Exercise goal — Rewrite the lines starting at the line that contains "Considering all objects, is" and ending at the end of the records as a numbered list, leaving out blank lines.

Data shown —
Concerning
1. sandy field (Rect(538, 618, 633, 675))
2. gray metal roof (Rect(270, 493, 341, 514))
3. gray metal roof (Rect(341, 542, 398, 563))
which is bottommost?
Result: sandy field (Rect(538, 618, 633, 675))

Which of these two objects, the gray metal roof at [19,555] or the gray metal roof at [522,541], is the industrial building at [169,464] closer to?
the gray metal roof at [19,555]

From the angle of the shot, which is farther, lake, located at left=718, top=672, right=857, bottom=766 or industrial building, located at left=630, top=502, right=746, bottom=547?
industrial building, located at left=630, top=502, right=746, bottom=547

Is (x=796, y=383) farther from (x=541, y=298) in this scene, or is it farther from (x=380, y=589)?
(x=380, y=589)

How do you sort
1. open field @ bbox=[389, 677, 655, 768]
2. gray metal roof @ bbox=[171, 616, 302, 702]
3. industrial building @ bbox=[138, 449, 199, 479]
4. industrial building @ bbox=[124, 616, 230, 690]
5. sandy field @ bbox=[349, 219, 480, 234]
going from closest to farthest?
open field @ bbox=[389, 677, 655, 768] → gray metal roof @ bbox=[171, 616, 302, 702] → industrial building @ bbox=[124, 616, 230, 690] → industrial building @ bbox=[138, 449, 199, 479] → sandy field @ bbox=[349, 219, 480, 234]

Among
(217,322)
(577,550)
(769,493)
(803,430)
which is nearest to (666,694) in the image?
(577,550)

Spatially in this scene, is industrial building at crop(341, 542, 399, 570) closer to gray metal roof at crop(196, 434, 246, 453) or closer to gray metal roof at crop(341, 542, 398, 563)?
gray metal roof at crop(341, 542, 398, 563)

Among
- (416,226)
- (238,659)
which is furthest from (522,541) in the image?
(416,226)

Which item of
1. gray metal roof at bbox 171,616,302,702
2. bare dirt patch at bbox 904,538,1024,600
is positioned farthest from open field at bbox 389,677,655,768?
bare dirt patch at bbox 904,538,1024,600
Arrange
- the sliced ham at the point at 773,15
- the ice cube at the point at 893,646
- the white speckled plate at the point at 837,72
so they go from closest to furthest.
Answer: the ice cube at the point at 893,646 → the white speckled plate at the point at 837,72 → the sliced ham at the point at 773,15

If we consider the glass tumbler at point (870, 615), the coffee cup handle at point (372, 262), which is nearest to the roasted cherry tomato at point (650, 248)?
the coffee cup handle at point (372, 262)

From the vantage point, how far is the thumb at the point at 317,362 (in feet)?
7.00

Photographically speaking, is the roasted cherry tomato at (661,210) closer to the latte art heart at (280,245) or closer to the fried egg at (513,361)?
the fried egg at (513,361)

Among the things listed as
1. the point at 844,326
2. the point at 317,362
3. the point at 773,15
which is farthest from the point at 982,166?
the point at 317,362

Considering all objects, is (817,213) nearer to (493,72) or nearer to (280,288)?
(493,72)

Answer below —
1. Considering all objects, is (817,213) nearer to (493,72) or nearer to (280,288)?
2. (493,72)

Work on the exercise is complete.